§ **Goal**: Format the part that opens with the line containing "By how much" and closes with the last of the rows as a Markdown table with two columns, No and Line. Give each line its number, leave out blank lines, and include nothing else.

§ **Records**:
==================================================

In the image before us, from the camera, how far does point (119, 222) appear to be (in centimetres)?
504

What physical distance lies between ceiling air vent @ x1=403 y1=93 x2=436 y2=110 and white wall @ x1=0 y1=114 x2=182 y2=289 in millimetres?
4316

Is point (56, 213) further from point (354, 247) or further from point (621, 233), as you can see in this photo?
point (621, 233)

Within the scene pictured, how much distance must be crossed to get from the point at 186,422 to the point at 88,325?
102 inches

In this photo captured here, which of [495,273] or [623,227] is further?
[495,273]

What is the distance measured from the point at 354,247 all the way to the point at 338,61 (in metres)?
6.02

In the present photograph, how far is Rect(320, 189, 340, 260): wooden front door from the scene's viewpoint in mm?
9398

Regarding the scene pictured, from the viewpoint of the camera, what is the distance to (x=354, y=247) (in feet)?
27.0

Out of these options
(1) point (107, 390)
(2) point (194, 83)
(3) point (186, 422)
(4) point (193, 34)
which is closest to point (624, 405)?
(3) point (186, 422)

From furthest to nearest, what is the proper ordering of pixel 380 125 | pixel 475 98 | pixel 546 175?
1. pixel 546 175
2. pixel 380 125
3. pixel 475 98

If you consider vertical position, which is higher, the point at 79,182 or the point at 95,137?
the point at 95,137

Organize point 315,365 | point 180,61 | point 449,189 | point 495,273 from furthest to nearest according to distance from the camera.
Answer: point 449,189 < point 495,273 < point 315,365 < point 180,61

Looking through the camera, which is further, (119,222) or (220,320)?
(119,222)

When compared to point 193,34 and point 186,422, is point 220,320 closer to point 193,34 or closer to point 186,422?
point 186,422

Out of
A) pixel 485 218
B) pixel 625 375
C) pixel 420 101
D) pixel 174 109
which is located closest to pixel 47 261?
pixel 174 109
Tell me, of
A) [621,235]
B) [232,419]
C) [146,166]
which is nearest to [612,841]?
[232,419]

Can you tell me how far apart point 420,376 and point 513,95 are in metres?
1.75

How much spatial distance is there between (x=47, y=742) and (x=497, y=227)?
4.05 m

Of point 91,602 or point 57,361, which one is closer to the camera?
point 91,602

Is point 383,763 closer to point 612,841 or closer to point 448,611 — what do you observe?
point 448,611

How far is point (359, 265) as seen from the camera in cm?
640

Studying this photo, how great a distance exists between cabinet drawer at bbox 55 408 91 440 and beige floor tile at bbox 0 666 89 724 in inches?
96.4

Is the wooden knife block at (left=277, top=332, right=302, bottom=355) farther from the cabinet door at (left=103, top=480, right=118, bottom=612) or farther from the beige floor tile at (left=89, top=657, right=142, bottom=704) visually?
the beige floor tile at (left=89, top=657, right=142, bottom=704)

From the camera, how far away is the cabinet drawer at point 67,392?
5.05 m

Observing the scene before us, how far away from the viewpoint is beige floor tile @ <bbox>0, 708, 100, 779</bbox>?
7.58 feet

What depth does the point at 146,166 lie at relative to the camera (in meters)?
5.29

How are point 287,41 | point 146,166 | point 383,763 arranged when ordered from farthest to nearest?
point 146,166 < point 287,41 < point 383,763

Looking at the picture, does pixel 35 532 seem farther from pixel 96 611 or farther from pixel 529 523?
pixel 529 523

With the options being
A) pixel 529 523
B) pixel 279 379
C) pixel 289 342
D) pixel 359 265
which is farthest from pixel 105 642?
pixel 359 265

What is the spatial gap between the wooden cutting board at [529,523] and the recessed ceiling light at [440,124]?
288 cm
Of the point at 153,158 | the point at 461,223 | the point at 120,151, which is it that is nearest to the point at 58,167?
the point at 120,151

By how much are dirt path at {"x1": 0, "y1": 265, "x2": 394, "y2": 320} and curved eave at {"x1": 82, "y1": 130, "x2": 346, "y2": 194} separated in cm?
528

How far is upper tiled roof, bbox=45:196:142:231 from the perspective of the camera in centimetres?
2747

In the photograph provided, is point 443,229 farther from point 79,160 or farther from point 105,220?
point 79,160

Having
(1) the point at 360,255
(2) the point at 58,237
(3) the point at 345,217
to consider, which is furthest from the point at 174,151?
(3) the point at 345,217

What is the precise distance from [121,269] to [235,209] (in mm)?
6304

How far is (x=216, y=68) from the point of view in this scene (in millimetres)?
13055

==================================================

§ **Expected answer**:
| No | Line |
|---|---|
| 1 | By how much are dirt path at {"x1": 0, "y1": 265, "x2": 394, "y2": 320} and curved eave at {"x1": 82, "y1": 130, "x2": 346, "y2": 194} separated in cm? |
| 2 | 528 |
| 3 | How far is upper tiled roof, bbox=45:196:142:231 from the perspective of the camera in centimetres? |
| 4 | 2747 |
| 5 | In the photograph provided, is point 443,229 farther from point 79,160 or farther from point 105,220? |
| 6 | point 79,160 |
| 7 | Having |
| 8 | (1) the point at 360,255 |
| 9 | (2) the point at 58,237 |
| 10 | (3) the point at 345,217 |
| 11 | to consider, which is furthest from the point at 174,151? |
| 12 | (3) the point at 345,217 |
| 13 | What is the precise distance from [121,269] to [235,209] (in mm)? |
| 14 | 6304 |
| 15 | How far is (x=216, y=68) from the point of view in this scene (in millimetres)? |
| 16 | 13055 |